Non ho mai amato l’indignazione a scoppio ritardato. Non apprezzo gli impavidi solo sui social, gli indignati a comando, i puristi a due velocità. Eppure ogni giorno, quel coraggio ostentato al calduccio di casa e dietro un monitor, si dissolve al contatto con la realtà del mondo.

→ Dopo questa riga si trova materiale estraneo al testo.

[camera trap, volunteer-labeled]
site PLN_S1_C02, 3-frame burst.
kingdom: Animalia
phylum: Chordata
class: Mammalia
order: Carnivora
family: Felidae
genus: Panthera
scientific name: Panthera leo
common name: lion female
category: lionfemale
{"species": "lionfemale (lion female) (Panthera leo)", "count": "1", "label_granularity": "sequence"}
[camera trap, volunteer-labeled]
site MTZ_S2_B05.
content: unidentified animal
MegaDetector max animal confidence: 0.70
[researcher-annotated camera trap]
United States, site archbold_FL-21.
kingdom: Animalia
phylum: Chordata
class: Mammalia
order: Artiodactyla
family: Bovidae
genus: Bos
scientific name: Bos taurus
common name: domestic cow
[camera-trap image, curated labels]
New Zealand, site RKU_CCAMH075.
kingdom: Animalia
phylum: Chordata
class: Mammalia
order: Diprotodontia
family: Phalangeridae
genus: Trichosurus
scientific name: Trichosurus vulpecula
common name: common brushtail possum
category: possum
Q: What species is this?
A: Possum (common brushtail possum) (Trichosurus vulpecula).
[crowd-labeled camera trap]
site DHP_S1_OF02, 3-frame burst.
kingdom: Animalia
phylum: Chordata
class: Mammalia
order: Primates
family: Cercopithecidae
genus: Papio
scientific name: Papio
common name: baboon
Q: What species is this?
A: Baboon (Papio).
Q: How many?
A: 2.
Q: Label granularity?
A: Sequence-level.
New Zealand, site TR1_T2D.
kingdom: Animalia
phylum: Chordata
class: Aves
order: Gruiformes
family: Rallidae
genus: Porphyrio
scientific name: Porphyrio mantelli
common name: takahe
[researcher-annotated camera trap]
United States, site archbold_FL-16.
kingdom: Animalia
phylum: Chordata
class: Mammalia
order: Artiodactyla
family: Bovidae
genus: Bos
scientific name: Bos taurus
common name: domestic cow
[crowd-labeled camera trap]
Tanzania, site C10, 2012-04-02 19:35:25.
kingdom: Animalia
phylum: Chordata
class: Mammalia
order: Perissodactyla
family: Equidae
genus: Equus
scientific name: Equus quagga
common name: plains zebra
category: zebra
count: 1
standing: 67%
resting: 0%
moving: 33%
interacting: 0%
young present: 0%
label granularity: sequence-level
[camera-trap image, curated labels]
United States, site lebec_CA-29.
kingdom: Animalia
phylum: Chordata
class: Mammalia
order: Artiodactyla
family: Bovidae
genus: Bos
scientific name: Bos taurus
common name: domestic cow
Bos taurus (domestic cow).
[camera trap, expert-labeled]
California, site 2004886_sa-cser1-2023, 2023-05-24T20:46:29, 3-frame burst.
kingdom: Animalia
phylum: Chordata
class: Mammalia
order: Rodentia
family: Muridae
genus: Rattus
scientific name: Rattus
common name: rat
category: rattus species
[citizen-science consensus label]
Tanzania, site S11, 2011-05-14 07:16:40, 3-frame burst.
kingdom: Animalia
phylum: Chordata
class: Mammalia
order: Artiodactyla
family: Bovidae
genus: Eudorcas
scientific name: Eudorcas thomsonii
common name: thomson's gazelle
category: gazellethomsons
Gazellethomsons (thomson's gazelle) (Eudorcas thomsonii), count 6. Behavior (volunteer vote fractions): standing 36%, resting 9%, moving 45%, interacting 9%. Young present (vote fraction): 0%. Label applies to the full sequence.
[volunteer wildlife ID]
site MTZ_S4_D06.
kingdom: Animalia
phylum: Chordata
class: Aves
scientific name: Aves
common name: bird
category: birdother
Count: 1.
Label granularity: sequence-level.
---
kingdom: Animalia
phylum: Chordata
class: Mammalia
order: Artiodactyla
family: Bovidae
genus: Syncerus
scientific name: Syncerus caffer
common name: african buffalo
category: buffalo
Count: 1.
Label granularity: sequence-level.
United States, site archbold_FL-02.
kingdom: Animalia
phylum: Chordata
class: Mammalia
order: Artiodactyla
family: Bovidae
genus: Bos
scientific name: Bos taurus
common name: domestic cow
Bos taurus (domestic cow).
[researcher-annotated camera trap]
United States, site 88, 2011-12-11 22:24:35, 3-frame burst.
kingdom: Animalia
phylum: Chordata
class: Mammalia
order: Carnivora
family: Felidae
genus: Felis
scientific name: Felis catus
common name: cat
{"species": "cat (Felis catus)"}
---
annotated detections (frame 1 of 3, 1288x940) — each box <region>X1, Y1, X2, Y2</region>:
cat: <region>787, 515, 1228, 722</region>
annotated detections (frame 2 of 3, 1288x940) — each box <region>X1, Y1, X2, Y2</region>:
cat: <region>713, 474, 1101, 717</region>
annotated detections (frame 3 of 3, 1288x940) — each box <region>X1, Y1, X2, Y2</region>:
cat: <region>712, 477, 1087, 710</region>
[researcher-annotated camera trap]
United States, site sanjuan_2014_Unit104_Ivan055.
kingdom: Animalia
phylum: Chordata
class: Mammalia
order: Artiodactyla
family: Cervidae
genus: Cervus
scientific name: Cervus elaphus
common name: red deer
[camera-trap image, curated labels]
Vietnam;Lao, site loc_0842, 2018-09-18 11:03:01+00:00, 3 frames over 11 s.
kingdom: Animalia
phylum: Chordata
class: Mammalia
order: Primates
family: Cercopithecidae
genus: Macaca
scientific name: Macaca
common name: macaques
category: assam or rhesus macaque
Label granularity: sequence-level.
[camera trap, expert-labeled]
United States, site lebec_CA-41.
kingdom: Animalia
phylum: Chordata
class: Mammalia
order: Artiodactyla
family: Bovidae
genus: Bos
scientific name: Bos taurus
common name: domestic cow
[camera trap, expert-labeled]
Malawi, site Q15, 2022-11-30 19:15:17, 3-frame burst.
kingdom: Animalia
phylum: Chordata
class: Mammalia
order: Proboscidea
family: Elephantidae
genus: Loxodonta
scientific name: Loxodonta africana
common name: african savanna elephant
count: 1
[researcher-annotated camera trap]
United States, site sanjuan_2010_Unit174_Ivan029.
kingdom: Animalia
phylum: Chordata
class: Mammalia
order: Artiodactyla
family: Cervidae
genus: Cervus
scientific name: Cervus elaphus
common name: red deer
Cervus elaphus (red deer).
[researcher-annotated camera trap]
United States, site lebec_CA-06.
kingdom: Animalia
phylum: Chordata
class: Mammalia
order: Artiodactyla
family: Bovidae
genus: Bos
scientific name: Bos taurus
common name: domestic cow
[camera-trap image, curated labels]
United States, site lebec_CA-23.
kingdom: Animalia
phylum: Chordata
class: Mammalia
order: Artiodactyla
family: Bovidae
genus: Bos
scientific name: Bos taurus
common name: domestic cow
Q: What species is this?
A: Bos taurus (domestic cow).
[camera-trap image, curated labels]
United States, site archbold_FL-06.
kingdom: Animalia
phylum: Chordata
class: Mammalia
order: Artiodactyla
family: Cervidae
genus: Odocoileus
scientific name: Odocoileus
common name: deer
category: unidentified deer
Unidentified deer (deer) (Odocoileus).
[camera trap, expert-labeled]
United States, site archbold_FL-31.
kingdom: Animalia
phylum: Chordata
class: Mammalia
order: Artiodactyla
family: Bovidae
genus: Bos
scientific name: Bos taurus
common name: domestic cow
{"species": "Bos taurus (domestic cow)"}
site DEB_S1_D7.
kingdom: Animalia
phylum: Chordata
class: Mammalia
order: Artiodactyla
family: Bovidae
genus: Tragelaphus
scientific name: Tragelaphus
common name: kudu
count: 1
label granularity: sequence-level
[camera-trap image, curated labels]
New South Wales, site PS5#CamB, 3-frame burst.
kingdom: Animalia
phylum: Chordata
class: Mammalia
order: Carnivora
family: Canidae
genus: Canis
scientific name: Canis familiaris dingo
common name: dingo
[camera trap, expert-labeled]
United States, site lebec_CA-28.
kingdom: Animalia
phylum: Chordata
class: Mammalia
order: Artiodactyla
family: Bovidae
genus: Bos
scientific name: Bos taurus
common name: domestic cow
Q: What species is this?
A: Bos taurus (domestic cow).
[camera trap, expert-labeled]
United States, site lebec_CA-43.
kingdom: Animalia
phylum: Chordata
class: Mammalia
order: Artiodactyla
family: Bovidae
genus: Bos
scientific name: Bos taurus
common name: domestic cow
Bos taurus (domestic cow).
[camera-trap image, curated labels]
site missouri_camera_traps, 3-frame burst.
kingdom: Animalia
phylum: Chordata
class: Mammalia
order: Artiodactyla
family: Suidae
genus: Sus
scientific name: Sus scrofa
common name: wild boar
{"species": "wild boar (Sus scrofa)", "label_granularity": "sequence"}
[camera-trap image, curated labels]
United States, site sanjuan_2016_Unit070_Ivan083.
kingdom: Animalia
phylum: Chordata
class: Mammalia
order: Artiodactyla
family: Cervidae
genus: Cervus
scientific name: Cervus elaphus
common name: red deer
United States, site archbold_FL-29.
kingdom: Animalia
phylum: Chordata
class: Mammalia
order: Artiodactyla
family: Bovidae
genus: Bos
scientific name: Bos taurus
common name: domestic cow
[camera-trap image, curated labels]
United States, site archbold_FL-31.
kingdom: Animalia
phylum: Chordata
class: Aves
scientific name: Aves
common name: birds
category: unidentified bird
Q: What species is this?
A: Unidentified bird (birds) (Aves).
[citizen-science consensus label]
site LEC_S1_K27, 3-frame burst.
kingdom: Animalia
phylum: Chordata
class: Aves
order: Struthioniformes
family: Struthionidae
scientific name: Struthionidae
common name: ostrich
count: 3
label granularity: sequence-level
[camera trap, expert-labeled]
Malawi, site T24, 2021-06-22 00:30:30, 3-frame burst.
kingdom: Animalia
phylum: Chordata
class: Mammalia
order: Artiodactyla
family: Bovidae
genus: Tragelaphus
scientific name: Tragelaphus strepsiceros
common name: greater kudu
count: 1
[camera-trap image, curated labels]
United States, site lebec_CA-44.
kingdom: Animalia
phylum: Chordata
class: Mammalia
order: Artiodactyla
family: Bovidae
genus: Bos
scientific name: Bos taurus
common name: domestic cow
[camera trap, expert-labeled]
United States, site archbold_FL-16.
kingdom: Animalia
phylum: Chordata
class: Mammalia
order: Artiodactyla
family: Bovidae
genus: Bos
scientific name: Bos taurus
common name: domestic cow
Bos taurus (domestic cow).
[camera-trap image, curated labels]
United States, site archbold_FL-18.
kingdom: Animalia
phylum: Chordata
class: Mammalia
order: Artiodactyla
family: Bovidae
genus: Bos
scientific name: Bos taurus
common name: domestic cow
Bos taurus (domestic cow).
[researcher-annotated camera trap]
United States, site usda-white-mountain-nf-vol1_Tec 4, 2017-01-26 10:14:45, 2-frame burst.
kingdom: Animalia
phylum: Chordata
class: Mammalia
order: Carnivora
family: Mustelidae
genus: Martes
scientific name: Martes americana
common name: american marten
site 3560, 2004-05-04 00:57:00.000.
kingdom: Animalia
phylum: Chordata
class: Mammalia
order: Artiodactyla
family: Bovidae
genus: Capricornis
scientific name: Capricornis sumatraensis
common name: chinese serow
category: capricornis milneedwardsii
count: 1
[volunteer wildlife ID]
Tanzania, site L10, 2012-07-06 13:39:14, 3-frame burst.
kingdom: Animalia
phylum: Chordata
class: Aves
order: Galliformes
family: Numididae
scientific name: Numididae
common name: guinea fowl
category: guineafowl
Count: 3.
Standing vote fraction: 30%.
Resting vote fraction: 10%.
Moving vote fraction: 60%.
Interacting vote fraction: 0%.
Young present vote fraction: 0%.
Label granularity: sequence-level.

Basta fare un giro in centro per accorgersi delle piccole grandi prevaricazioni: i bulletti sugli autobus, le ragazze molestate per strada, i più deboli bersaglio dei più forti. Tutto intorno, un popolo intento a farsi i fatti propri. Non siamo tenuti ad essere condottieri, è vero, ma almeno non fingiamo di essere ciò che non siamo. Il monito, chiaramente, vale anche per chi scrive. È capitato anche a me di modificare un pezzo già scritto. Non so dirvi se pesa di più il rimorso o il rimpianto, ma i giornalisti rischiano di pagare conti salatissimi, e di tasca propria, talvolta anche quando raccontano la verità.
E quindi non vi nascondo che avrei voluto parlarvi di altro oggi. Avrei voluto interrogarmi su strane vicende processuali, su fascicoli spariti al tribunale di Catania e presunte vittime che accusano presunti giustizieri. Roba noiosa. Magari ne parliamo un’altra volta.